Kit Harington is kind of finest identified for enjoying only one function and, tragically, it’s not daffy tennis participant Charles Poole in HBO’s insane mockumentary 7 Days in Hell. No, Kit Harington’s title is synonymous with that of Jon Snow, the brooding, duty-driven, sword-wielding, honor-bound hero of the long-running sequence Game of Thrones. His work in that movie has seen him typecast as a sword-and-sandals hero in catastrophe movie Pompeii and voicing a “dragon-keeper” the How to Train Your Dragon sequence.
Kit Harington was nice as Jon Snow. He actually was! He understood that character’s distinctive mix of interior torture and medieval heroics. However Game of Thrones vastly underutilized each Harington’s romantic and comedian sensibilities. While Harington has proven he might be humorous in initiatives just like the aforementioned 7 Days in Hell and internet hosting SNL, his current visitor starring function in Amazon’s Modern Love Season 2 suggests there’s much more than meets the attention with Harington. That is, he’s not simply an untapped comedy star, however the excellent main man for a new period of rom-coms.
Modern Love is a Prime Video anthology sequence impressed by The New York Times column of the identical title. The first season featured star turns from the likes of Anne Hathaway, Tina Fey, and Dev Patel. In Season 2, showrunner John Carney will get to infuse a bit extra of his native Irish sensibility into the sequence. At least, within the third episode, “Strangers on a Train.” The 35 minute love story relies on (*2*) in the course of the top of the pandemic about a meet cute undone by the results of the COVID-19 lockdown. Carney reinvents the story utilizing movie references, musical interludes, and Ireland as a setting. It is, as followers of Once and Sing Street, will be aware, the primary time John Carney has gone full “John Carney” within the anthology.
Modern Love “Strangers on a Train” opens with a younger medievalist named Paula (Lucy Boynton) nervously surveying the passengers boarding her prepare from Galway to Dublin. Finally, a good-looking man, Kit Harington’s Michael, catches her eye, however seemingly chooses a trendier magnificence to take a seat with. The bookworm is upset, till the 2 strike up a dialog and magic occurs. The characters themselves liken it to the traditional romance Before Sunrise and the opposite passengers sing an impromptu music about their “Meet Cute.” The two determine to, moderately romantically, eschew sharing numbers or final names. Instead, they are going to meet once more, in two weeks’ time on the prepare station. You know, when this complete “Covid” factor blows over.
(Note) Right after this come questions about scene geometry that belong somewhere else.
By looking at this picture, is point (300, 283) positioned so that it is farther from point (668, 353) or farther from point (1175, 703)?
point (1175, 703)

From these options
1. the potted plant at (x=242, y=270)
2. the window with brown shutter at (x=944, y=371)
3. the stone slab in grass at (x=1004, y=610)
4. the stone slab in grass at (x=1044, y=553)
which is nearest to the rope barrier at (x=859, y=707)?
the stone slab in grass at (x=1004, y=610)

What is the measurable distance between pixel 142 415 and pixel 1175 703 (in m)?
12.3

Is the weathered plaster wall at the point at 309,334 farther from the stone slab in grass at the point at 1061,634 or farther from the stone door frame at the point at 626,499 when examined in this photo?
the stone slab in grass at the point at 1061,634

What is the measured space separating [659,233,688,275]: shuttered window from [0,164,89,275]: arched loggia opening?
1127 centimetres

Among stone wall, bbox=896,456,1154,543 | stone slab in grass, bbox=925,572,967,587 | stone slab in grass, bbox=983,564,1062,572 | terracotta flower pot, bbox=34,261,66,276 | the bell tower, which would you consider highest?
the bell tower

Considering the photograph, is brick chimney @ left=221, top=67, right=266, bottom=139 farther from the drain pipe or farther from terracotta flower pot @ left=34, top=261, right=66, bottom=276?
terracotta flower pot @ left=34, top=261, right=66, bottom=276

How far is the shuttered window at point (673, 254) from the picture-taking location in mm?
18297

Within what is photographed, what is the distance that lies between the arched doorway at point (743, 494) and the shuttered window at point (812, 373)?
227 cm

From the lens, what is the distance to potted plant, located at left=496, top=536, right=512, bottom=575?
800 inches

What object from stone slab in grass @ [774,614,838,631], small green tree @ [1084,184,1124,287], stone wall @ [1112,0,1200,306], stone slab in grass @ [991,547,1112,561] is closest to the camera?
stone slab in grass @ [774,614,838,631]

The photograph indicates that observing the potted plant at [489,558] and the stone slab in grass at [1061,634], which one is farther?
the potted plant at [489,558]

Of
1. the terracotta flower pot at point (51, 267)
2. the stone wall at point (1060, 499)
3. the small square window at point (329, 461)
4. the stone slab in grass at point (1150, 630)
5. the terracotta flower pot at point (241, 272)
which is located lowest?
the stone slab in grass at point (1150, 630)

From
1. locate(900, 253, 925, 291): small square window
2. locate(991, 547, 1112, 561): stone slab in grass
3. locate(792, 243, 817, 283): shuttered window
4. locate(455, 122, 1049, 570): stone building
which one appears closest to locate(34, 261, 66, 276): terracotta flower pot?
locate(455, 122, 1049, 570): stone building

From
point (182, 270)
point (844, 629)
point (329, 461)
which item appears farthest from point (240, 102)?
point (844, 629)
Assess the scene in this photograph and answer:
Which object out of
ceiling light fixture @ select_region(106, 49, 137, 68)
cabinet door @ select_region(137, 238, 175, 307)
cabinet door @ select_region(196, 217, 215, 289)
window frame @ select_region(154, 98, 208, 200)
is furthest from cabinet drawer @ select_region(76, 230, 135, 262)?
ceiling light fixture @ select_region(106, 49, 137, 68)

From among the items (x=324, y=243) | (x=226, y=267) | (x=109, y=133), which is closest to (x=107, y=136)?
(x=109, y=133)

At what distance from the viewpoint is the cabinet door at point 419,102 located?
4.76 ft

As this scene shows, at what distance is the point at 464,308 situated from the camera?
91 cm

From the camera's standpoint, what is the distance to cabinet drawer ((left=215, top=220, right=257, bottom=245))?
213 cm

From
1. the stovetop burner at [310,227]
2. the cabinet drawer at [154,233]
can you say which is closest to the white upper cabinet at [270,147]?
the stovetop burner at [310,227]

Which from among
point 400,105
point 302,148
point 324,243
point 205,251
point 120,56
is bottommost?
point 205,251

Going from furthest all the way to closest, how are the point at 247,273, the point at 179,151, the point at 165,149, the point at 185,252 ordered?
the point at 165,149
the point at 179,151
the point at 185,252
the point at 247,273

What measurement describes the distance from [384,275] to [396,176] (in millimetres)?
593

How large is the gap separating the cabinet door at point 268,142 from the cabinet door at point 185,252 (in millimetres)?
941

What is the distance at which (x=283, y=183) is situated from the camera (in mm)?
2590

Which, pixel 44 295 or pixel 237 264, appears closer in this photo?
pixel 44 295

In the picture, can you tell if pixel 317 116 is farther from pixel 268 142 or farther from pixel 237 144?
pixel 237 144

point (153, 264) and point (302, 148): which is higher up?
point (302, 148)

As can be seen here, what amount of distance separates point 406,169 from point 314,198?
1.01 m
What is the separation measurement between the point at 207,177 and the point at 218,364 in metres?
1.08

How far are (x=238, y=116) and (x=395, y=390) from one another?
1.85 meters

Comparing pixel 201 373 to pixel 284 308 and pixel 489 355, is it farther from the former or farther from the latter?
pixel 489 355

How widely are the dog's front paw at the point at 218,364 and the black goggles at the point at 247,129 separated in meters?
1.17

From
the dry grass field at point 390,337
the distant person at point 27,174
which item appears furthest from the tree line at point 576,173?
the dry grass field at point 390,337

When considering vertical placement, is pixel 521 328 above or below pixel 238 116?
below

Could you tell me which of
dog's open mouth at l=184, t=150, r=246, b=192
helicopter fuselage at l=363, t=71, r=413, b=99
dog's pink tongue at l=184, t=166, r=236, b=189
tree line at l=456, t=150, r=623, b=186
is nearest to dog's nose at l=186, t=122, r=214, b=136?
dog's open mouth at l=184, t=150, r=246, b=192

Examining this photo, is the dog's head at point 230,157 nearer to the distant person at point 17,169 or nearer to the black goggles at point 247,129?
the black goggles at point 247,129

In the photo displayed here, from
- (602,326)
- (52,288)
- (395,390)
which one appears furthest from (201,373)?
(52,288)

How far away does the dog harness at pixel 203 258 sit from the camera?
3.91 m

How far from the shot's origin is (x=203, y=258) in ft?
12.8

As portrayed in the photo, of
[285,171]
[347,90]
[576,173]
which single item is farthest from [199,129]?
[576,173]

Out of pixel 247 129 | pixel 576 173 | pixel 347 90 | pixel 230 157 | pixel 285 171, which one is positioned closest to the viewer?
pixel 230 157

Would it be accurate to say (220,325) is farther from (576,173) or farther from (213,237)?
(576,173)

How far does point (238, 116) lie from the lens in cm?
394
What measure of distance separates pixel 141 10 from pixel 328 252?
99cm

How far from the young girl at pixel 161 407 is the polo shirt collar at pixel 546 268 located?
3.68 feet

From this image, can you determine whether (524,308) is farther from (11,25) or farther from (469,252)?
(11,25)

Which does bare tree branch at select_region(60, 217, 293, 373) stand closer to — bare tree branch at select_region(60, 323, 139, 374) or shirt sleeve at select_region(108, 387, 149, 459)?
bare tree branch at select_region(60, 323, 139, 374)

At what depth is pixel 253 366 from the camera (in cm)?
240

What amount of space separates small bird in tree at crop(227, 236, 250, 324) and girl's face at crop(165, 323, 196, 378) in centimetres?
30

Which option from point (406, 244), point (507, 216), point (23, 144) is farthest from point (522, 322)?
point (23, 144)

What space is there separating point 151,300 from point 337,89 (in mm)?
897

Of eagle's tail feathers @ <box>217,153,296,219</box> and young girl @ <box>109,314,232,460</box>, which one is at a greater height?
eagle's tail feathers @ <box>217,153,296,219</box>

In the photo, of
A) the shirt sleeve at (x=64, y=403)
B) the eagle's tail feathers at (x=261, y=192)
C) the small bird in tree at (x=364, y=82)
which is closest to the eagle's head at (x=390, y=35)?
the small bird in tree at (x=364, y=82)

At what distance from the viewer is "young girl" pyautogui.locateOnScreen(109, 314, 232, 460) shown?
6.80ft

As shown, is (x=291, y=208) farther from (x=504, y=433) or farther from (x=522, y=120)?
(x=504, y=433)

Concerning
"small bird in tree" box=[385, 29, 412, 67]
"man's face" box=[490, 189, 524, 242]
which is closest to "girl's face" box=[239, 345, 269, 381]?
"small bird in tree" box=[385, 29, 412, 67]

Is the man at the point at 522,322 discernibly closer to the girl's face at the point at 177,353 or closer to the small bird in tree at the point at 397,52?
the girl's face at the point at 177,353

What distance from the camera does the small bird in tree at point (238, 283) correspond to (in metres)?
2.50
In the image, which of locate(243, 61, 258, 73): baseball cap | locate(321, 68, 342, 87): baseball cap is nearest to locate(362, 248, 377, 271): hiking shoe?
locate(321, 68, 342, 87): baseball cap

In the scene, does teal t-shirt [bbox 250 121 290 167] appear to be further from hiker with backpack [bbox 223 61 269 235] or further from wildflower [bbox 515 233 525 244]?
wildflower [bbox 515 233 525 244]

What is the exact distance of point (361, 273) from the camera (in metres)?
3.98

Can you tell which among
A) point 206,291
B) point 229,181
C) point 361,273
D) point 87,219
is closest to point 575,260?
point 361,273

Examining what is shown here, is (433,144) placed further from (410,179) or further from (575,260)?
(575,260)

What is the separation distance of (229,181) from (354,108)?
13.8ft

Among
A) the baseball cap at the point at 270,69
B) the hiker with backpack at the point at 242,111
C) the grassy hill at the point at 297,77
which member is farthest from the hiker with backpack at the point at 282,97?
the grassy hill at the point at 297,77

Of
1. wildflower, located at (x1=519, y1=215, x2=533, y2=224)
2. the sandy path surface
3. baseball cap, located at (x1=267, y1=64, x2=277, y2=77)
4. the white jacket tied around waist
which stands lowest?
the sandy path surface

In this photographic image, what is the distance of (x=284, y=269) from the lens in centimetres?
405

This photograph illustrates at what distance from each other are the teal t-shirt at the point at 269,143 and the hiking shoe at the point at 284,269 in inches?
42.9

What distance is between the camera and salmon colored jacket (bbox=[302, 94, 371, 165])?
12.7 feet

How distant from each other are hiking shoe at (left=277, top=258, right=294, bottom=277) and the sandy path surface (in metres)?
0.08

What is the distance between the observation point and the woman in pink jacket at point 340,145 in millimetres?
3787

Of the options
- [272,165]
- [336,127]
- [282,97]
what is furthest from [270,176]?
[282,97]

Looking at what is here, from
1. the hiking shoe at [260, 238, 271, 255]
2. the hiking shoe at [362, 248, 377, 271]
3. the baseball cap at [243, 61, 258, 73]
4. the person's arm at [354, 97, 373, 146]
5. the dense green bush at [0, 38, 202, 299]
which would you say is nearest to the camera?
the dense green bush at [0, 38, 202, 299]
There are a myriad of the explanation why the theme of this episode may flip somebody off. After all, it’s a rom-com set in the course of the pandemic, there are musical interludes, and Kit Harington and Lucy Boynton placed on faux (however passing to my ear) Irish accents. If John Carney’s saccharine-sweet model of affection is gross to you, this episode of Modern Love shall be disgusting. However, if in case you have smooth spot for any John Carney joint set throughout tumultuous instances in Dublin and that includes Jack Reynor as a “cool” older brother attempting to supply his barely nerdy brother recommendation on chasing Lucy Boynton, you’ll find it irresistible. (For Sing Street reasons.)
One of the explanations I discovered it charming? Harington and Boynton’s chemistry. Harington specifically is humorous, informal, romantic, and dashing. It’s the uncommon mixture of skills that actors must promote a rom-com in any period. The incontrovertible fact that Harington hasn’t starred in a large display romantic comedy but looks like some kind of crime. (One hopes he will get to stretch these romance muscle tissue a bit extra in Marvel’s Eternals, however the MCU has a unhealthy monitor file in relation to real love.)
If Modern Love “Strangers on a Train” does something effectively — in addition to being twee — it’s making the case for “Kit Harington: major rom-com lead.”